Open maxpumperla opened 6 years ago
Right, we don't support dropout on recurrent activations. One thing to consider here (need to check) is that some (not sure if this includes Keras?) implementations use the same dropout mask for all time steps (vs. doing drop-out independently at each time step). Consequently it won't be a simple drop-in change to add it. Another questios in whether we want to support both options?
Hi, I was tuning params and I noticed that dropout does not have any effect when using GravesLSTM layer. Code example: https://gist.github.com/anonymous/2cb8fba1e6bdf29b0bc655ae6c7b68fd I consistently got the same results, eg: Score for dropout: '0.8' at iteration 1 is 491.271145951138 Score for dropout: '0.5' at iteration 1 is 491.271145951138 Score for dropout: '0.2' at iteration 1 is 491.271145951138 Score for dropout: '0.8' at iteration 2 is 396.11172254765324 Score for dropout: '0.5' at iteration 2 is 396.11172254765324 Score for dropout: '0.2' at iteration 2 is 396.11172254765324 Score for dropout: '0.2' at iteration 3 is 371.7333969051259 Score for dropout: '0.5' at iteration 3 is 371.7333969051259 Score for dropout: '0.8' at iteration 3 is 371.7333969051259 Score for dropout: '0.5' at iteration 4 is 369.64327864362696 Score for dropout: '0.2' at iteration 4 is 369.64327864362696 Score for dropout: '0.8' at iteration 4 is 369.64327864362696
Is it possible to somehow approximate dropout with DropoutLayer? One mask per layer per batch would be enough.
Otherwise, great job!
Br, Zlatko
@zvreifnitz hm, it should be applied on the input (but not the recurrent) activations... I'll open a separate issue. In the mean time, a dropout layer before the LSTM layer should work as expected.

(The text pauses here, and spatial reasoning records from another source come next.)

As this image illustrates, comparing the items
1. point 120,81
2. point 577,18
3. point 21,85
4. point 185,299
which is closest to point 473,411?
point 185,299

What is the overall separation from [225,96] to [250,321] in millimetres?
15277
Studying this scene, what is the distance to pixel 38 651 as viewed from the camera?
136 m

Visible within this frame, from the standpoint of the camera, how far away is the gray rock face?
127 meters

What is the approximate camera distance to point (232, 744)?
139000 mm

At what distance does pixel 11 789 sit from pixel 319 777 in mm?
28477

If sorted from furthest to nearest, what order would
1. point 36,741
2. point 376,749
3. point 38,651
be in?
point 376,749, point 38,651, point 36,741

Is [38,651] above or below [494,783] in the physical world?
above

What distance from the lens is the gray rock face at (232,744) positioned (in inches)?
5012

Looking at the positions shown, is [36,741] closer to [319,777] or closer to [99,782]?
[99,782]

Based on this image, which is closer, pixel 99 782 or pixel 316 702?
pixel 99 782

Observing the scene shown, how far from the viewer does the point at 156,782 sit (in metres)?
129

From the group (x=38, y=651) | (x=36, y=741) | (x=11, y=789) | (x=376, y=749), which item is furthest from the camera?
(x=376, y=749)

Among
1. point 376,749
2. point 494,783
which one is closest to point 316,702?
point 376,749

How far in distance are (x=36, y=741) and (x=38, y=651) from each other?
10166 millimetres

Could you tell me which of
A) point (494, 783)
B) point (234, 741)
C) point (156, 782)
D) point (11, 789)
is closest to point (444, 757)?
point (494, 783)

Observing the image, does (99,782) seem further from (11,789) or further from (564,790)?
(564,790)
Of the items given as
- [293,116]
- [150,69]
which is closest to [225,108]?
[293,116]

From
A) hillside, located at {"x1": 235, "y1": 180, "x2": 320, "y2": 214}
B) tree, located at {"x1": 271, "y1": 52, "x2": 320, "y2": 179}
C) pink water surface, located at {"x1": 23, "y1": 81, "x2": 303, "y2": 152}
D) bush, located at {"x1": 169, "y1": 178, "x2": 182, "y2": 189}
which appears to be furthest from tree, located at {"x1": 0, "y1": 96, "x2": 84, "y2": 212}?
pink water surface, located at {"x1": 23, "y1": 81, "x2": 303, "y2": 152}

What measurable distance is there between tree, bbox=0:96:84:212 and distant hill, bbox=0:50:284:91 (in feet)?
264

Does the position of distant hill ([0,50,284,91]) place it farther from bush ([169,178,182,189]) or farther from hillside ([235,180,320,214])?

@zvreifnitz I've confirmed and fixed an issue with dropout not being applied to recurrent layers here: https://github.com/deeplearning4j/deeplearning4j/pull/4823 Thanks for flagging this (though next time - feel free to open a separate issue - recurrent dropout is a different issue to what you reported)
@AlexDBlack I sincerely apologise, I misunderstood the content, so I read "recurrent" as network type and not as "unwinding" the cell.
@zvreifnitz sure, no worries - thanks :)
Small issue related to Keras import. Keras allows recurrent units to have dropout on their own, with a dropout rate that can be different from the regular one.